MANITOU SPRINGS, Colo. — Most people of a certain age remember where they were when they found out President John F. Kennedy had been assassinated. Bob Jackson of Manitou Springs certainly does.
Jackson was riding in the motorcade, a few cars behind the President’s car in Dallas.
It was Nov. 22, 1963, and he was a 29 year old photographer with the "Dallas Times Herald."
He had just taken pictures of the President and First Lady greeting people at the airport Love Field.
The motorcade was winding its way through downtown, and Jackson had just unloaded his camera to give the film to a reporter along route.
He had an empty camera when he heard three shots ring out. He looked up to where he thought the shots were coming from, the Dallas Book Depository Building.
He saw two people in a window on the 5th floor looking up to the 6th floor window above them.
“Then I of course saw the window ledge above them, and there was a rifle resting on the ledge and he drew it in,” Jackson said.
Jackson never saw who drew the rifle in, but to this day he says there were only three shots, and they came from that rifle in that window.
Unfortunately, he doesn’t have pictures to prove it because his camera was empty.

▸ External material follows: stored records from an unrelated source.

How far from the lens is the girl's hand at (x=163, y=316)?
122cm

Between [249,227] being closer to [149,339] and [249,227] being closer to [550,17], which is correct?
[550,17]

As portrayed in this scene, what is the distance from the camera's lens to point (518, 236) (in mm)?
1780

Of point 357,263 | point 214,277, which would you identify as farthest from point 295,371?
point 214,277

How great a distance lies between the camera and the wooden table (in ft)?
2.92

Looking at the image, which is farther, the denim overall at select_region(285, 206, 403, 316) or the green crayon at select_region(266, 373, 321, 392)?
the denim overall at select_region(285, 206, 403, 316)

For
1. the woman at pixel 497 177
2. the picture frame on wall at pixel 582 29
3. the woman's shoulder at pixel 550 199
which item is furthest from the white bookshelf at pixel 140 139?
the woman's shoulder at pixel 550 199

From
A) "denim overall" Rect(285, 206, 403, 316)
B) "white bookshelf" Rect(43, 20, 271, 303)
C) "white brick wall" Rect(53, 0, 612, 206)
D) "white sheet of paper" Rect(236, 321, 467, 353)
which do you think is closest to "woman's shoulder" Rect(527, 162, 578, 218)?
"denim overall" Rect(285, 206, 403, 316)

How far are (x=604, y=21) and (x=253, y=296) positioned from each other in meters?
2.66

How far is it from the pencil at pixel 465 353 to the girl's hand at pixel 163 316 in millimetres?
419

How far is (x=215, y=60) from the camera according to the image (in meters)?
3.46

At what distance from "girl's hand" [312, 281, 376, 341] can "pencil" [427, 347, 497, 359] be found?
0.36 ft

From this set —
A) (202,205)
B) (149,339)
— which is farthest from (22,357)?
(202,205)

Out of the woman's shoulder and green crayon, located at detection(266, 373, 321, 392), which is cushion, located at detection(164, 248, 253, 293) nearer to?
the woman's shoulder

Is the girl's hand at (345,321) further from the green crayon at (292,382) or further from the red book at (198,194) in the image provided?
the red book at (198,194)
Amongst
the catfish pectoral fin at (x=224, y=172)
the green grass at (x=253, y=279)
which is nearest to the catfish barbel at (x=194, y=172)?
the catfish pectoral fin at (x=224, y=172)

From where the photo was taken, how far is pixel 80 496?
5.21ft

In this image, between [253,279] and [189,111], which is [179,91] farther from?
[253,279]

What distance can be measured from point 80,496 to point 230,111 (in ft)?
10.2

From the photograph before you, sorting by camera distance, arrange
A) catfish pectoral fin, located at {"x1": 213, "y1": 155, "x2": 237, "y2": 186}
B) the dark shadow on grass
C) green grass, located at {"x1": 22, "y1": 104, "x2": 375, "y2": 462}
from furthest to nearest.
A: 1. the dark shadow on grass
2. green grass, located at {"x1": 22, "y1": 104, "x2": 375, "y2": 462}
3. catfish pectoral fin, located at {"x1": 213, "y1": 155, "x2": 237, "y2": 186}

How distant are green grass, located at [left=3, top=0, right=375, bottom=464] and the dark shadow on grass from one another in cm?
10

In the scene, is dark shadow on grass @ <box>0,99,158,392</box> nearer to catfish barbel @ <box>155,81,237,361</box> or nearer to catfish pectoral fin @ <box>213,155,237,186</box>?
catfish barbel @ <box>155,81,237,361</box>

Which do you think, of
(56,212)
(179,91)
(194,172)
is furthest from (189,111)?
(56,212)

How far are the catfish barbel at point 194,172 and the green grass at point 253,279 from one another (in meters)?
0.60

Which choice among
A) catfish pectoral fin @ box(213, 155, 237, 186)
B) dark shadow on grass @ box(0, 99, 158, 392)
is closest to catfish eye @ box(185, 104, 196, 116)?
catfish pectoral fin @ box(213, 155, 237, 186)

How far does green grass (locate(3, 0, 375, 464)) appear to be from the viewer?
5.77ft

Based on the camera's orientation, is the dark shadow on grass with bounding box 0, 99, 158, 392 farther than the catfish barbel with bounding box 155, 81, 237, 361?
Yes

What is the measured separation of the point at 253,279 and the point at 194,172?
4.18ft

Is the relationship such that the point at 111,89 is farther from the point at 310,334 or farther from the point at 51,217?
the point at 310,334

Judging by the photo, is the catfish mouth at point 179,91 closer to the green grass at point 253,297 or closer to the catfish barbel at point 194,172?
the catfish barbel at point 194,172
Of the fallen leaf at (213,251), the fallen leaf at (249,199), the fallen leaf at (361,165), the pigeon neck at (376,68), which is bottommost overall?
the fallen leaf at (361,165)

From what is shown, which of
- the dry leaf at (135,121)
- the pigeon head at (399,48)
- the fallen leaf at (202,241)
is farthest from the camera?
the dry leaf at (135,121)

Jackson knew he missed the chance to get pictures of one of the most famous moments in time. Little did he know, he would get another chance two days later.
Jackson was scheduled to be at Police Headquarters to take pictures of the suspect in the Kennedy assassination, Lee Harvey Oswald.
Oswald was going to be put in a car and transferred to the County Jail. There were many photographers there, including network photographers to capture the scene on live TV.
Jackson said he checked the wind lever on his camera a dozen times to make sure he was ready. When Oswald was led out by police, someone stepped out in front of him.
That person had a gun and fired it. Jackson said the gun fired, and immediately he fired, pressing the shutter. In those days before digital photography, you didn’t know what you got until the film was developed.
Back at the newspaper he saw his picture and knew immediately he got it, he captured what had happened perfectly.
Jack Ruby, the shooter, holding up the gun. Oswald, impacted by the bullet, screaming in pain. And Dallas Police Detective Jim Leavelle, reacting to it all.
An iconic photo that would, a few months later, win the Pulitzer Prize.
Bob Jackson went on to have a long and successful career, including at the "Denver Post" and "Colorado Springs Gazette." He took thousands of great pictures.
He started out photographing car races, and that’s how he honed his craft. He shot pictures of the Beatles performing, and emotional pictures of news events all over the world.
But one picture he took stands out, and still has special meaning 60 years after it was taken: Oswald and Ruby.
For a news photographer, there may be no better feeling than knowing you captured a big moment in history.